## Work task
Pick up the movie review of METROLAND after its final sentence and extend it by a paragraph or two.

Chris and Marion's tranquil family life becomes disrupted when Toni, Chris' best friend whom he has not seen in a long time, comes calling. Toni is a rebellious, unsuccessful writer who gives in to all his fleshly desires without thinking about any consequences. He tries to get Chris to realize that he is trapped in his "boring" middle-class lifestyle. Reuniting with Toni triggers many memories for Chris when he and Toni were younger and Chris was more wild. Chris had been an aspiring photographer but had come to the realization that he would not be able to make a living with it and has now put that dream on the back burner of his life. Toni accuses Chris of selling out.
Faced with Toni's criticisms, Chris must now tackle his memories and decide what he really wants out of life. Does he want to live like Toni, going after whatever, and whoever, he wants at the moment, living on the edge? Or, does he honestly love the life he has with Marion and his child, a committed family relationship? Has he really sold out? Or, has he just grown up?
METROLAND is an interesting movie whose themes can be universally understood and that raises issues that are relevant today. It is candid in its exploration of sexual promiscuity, drinking and lack of commitment in Toni's life and the past life of Chris. Toni represents the temptation of giving into these things, and Chris represents the human struggle to fight against them. Although he is stable and content, Christ still must fight against what appears to be more exciting.
The casting is wonderful in this movie, as all the actors put in fine performances. Emily Watson, while not having a major role, still has a strong presence in the movie. METROLAND does not patronize her character, a suburban housewife who is actually the wisest person in the movie. Watson's Marion is more mature than Bale's Chris and can see through him and Toni, as well as herself.

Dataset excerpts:
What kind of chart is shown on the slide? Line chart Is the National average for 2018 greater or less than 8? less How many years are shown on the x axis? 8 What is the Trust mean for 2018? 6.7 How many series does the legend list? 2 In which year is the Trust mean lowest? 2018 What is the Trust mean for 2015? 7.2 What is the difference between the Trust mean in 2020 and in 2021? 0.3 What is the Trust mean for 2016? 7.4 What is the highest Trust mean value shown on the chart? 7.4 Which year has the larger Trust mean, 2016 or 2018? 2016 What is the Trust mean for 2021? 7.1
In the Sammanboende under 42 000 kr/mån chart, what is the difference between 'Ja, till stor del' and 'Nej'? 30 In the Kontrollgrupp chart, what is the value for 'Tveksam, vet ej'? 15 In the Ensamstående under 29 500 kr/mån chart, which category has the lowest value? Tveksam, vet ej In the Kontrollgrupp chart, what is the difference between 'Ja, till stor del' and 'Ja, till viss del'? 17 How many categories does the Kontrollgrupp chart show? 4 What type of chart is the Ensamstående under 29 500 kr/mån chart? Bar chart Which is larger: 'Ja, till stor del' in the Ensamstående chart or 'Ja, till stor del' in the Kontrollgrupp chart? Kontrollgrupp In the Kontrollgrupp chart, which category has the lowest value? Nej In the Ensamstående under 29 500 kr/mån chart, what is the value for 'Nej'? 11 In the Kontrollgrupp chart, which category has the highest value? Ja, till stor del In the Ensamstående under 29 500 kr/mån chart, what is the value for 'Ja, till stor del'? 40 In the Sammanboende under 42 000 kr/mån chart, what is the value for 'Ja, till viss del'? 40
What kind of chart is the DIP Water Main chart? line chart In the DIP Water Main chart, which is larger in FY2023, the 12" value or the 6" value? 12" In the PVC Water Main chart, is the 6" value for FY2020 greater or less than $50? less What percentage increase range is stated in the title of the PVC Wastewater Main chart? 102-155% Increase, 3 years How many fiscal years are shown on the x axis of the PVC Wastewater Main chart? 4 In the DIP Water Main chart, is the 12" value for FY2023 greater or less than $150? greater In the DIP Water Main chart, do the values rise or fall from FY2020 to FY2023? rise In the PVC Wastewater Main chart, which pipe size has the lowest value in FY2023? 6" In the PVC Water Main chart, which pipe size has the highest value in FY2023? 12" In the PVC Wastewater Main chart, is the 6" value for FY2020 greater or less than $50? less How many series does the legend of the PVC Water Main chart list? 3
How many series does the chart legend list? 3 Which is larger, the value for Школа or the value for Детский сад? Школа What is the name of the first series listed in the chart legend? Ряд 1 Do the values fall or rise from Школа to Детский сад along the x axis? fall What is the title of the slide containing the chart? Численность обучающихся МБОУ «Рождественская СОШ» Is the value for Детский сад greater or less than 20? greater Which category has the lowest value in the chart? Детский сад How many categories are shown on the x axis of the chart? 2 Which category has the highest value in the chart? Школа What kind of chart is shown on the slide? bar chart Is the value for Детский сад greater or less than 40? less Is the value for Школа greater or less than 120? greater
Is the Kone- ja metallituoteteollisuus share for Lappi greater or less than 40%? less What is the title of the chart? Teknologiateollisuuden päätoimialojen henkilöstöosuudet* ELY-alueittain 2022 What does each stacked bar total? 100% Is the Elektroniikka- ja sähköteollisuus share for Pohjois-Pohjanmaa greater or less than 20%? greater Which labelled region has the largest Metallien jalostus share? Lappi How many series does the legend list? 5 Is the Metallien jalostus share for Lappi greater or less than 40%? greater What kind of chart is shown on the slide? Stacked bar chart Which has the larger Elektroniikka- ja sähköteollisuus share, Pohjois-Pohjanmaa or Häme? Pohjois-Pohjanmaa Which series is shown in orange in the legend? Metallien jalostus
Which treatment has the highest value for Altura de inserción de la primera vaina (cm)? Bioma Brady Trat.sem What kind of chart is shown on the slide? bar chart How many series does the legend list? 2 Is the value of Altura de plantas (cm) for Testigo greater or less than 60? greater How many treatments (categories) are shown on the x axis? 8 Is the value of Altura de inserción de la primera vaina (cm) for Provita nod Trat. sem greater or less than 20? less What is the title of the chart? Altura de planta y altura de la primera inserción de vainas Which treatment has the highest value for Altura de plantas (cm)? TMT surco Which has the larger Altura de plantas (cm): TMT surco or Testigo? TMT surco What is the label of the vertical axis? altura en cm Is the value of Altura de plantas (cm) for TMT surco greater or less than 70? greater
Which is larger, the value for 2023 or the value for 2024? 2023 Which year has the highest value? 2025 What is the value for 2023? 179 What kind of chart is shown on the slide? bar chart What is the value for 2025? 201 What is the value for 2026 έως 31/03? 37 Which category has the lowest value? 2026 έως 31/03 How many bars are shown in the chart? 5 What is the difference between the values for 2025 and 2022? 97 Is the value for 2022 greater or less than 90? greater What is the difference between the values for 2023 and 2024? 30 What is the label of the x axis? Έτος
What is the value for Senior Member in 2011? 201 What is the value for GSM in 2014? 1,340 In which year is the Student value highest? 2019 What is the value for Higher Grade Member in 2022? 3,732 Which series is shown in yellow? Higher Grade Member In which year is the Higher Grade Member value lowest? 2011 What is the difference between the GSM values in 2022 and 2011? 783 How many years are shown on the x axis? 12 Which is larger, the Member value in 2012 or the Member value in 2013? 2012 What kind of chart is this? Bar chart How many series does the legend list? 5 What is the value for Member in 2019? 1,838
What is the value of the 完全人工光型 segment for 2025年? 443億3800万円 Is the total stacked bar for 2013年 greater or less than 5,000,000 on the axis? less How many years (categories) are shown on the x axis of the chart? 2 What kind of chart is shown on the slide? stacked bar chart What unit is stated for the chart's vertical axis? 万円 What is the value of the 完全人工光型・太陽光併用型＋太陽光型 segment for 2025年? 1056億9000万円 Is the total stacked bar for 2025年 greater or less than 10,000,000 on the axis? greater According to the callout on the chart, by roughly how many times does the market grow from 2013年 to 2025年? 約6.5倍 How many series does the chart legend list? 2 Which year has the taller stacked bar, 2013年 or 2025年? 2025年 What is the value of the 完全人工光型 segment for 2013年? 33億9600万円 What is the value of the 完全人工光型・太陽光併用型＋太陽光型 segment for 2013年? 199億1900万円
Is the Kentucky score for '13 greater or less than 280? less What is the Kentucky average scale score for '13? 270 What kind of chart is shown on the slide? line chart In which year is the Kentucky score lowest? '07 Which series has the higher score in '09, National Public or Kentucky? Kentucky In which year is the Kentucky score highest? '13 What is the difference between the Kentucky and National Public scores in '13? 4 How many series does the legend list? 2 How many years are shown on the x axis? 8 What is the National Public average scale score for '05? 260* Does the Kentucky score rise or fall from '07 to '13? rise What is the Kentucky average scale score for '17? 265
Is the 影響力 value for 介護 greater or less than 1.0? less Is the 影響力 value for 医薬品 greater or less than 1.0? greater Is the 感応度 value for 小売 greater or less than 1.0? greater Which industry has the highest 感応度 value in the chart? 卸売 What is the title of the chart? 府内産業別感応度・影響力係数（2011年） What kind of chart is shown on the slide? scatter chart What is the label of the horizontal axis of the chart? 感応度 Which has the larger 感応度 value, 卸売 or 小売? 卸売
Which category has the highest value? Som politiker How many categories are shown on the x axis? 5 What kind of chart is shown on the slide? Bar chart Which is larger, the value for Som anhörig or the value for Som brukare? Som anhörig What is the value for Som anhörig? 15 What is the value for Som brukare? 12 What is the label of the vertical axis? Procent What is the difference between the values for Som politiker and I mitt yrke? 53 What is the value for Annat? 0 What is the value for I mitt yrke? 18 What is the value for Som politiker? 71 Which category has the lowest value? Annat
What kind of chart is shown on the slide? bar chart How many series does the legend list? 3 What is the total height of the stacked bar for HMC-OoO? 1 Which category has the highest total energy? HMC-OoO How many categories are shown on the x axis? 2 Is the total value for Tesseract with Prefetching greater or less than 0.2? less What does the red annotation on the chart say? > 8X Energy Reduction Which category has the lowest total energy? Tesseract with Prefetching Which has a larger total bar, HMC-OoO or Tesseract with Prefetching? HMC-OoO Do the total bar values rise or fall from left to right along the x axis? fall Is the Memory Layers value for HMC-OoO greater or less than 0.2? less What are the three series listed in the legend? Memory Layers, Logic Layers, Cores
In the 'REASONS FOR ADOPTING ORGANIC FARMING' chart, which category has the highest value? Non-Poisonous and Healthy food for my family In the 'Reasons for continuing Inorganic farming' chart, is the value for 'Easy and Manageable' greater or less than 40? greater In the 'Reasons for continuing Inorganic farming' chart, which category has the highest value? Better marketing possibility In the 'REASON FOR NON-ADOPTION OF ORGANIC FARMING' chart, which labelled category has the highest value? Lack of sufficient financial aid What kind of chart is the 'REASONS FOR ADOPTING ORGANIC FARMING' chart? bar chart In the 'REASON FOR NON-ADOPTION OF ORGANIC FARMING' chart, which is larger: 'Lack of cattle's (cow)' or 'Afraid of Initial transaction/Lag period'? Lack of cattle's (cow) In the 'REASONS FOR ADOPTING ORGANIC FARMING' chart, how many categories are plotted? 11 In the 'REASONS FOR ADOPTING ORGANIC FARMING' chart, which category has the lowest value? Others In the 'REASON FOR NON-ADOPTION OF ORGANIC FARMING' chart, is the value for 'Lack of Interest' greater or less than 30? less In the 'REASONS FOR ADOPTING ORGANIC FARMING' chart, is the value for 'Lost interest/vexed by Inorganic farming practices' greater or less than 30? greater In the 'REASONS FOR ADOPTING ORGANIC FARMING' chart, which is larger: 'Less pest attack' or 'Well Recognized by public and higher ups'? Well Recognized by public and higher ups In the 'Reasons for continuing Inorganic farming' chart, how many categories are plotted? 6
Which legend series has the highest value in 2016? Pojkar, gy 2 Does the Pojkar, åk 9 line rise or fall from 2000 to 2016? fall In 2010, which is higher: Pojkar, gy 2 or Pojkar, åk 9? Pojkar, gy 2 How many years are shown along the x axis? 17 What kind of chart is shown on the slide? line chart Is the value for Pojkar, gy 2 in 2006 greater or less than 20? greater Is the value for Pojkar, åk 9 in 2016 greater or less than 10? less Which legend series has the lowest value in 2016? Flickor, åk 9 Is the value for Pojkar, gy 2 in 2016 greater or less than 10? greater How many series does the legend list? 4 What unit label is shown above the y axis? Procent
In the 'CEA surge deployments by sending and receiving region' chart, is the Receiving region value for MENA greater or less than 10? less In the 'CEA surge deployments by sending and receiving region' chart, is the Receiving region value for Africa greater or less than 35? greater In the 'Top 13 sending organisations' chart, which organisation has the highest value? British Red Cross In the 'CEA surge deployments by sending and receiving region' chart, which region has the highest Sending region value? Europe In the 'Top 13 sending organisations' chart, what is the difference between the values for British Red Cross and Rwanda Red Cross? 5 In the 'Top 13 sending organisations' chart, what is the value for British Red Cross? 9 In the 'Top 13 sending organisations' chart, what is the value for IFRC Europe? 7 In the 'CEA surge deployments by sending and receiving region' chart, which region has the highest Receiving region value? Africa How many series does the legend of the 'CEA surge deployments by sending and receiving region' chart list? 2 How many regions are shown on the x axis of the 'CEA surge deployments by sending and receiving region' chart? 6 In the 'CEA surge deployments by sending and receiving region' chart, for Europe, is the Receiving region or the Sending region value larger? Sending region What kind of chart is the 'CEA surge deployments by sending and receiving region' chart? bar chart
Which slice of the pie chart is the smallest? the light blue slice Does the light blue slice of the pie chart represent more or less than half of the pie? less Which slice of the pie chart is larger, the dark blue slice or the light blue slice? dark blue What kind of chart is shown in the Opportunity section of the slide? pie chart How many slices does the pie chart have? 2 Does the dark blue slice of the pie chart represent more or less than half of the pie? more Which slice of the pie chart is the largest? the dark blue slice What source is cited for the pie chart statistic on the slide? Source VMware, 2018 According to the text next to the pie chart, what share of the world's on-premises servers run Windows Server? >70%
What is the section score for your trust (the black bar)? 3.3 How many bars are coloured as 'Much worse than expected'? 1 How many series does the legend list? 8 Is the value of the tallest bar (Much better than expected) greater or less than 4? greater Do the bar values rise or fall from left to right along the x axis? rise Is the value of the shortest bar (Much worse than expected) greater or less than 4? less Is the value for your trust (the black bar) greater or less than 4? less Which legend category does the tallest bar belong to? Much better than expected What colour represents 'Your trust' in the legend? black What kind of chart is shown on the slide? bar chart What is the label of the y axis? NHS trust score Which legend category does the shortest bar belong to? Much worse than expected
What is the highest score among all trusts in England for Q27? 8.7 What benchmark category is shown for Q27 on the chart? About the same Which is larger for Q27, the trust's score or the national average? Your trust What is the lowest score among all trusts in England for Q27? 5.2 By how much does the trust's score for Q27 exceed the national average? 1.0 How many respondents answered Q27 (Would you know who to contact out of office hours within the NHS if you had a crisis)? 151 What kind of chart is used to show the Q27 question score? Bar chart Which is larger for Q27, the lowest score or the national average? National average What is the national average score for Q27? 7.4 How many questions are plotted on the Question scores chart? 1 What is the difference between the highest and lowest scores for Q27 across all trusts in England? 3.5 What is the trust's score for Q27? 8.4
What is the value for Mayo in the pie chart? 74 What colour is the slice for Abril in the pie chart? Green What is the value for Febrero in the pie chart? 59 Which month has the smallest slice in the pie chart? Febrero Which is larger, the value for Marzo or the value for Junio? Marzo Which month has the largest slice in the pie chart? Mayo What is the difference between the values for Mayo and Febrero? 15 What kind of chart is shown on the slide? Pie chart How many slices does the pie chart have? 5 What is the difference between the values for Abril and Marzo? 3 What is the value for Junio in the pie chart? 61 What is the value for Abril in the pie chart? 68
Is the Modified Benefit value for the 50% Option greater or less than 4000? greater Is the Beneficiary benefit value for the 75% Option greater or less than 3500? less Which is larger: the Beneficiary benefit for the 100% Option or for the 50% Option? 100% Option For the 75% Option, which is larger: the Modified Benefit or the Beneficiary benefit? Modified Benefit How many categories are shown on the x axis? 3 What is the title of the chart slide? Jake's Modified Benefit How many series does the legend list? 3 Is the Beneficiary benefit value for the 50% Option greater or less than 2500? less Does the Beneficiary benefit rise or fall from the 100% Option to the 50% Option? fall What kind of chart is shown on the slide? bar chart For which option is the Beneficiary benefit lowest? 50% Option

## Response to the task
Director Philip Saville effectively uses many flashbacks to build the past of the characters. Even though some of the flashbacks are quite long, viewers probably will never be confused as to where they are in the film. The character of Annick, Chris' former French girlfriend played by Elsa Zylberstein, is particularly well developed during the flashbacks.
METROLAND contains quite a few sexual scenes. Still, they do fulfill a purpose in delineating the message of the movie and do not seem overly gratuitous. It was refreshing to see that, in the rest of the movie, commitment and morality were still valued. The movie clearly demonstrates the fact that Chris must make a choice. To its credit, METROLAND presents Toni as irresponsible and ultimately jealous of Chris and Marion's life, and makes moral viewers cheer for Chris to stay with his family. Interestingly enough, the movie emphasizes the importance of the company that people surround themselves with and how easily they can be influenced by their friends. It is also honest about the fact that total satisfaction in married life, though a worthy goal, is probably impossible to attain. All of that being said, this is definitely a film for the very few who would not be swayed or uncomfortable by the explicit sexual content.